Os setores com mais reclamações, e corrija-me se estiver errado, são a banca e seguros, a energia, a água e telecomunicações. Acha que estes setores estão verdadeiramente empenhados em resolver os problemas dos consumidores?
Acho que depende de setor para setor e dentro do setor depende de empresa para empresa. Estamos a falar de setores, quase todos eles, que têm um número de consumidores muito elevado. De certa forma, é natural que sejam os mais reclamados. Aqui o mais importante é vermos qual é a capacidade de cada uma das empresas, e aí não é tanto por setor, de cada uma das empresas, para, em face das reclamações que têm, não só resolvê-las, como criar procedimentos para que elas não voltem a acontecer, ou não voltem a acontecer com a mesma tipologia. E isso verifica-se de uma forma geral. Embora haja empresas que são mais proativas nisso do que outras, mas de uma forma geral, temos muito boa receção às reclamações que vêm através da DECO. O que não significa por si que seja muito positivo, porque à DECO chegam aqueles que reclamam para a DECO, mas pode haver uma série deles que não reclamaram para a DECO e que não temos a certeza como é que a reclamação é tratada. Habitualmente, aquilo que procuramos, porque a DECO ao longo destes anos desenvolveu também contactos privilegiados com as empresas, porque é muito mais fácil ter um interlocutor, porque muitos destas reclamações são tipo de reclamações, não é? Ou seja, quando aparece uma, aparecem logo não sei quantas. Portanto, é muito mais fácil com um interlocutor, quando se resolve uma, aplicar aquilo a todas as que tenham a mesma tipologia do que estar a resolver uma por uma. Portanto, a noção que temos é que, de uma forma geral, quando há um grupo de reclamações e há um diálogo com a DECO, que as empresas tentam resolver esse conjunto de reclamações.
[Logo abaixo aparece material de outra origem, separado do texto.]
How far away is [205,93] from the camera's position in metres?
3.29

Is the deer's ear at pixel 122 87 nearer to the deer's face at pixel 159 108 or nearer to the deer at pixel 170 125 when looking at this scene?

E eles têm iniciativa para se juntar à DECO para tentar responder melhor às questões dos consumidores?
Sim. Quando são questões novas, por exemplo, questões que as empresas não anteciparam de todo, têm e muitas vezes até procuram a DECO para isso. Quando são questões mais corriqueiras, nas telecomunicações a questão das fidelizações, ou a questão da qualidade da internet, aí já é um bocadinho mais complicado, não há tanta proatividade, e muitas vezes não há também tanta abertura para a resolução do problema. Mas para aquelas que são surpreendentes, que normalmente abrangem um número muito grande, regra geral, à abertura.
As contas públicas mexeram muito nas últimas duas décadas. Depois de se atingir défices orçamentais de dois dígitos, uma dívida pública de 130% do PIB, o país começou a endireitar a trajetória. A esperança de vida subiu, os portugueses estão mais qualificados. O que é que justifica o ano, penso que 2015, ser o ano histórico de reclamações com quase 700 mil queixas?
Acho que tem a ver com um problema específico do ano de 2015. Não sei identificar agora o problema, mas recordo-me que houve um ano que se destacou de todos os outros e que tinha a ver com um problema específico. Não me lembro se terá sido a questão da Afinsa Fórum que trouxe uma imensidão de consumidores ou se foi algum outro problema, mas foi pontual. Não é propriamente dizer-se que naquele ano todos os consumidores resolveram ir reclamar ou houve generalizadamente mais problemas em todo o lado. Não, foi um setor específico e um problema específico que causou esse pico.
E hoje o que é que é expectável os consumidores esperarem por parte do novo governo, tendo em conta já medidas anunciadas a nível fiscal, a nível da habitação, do alojamento local?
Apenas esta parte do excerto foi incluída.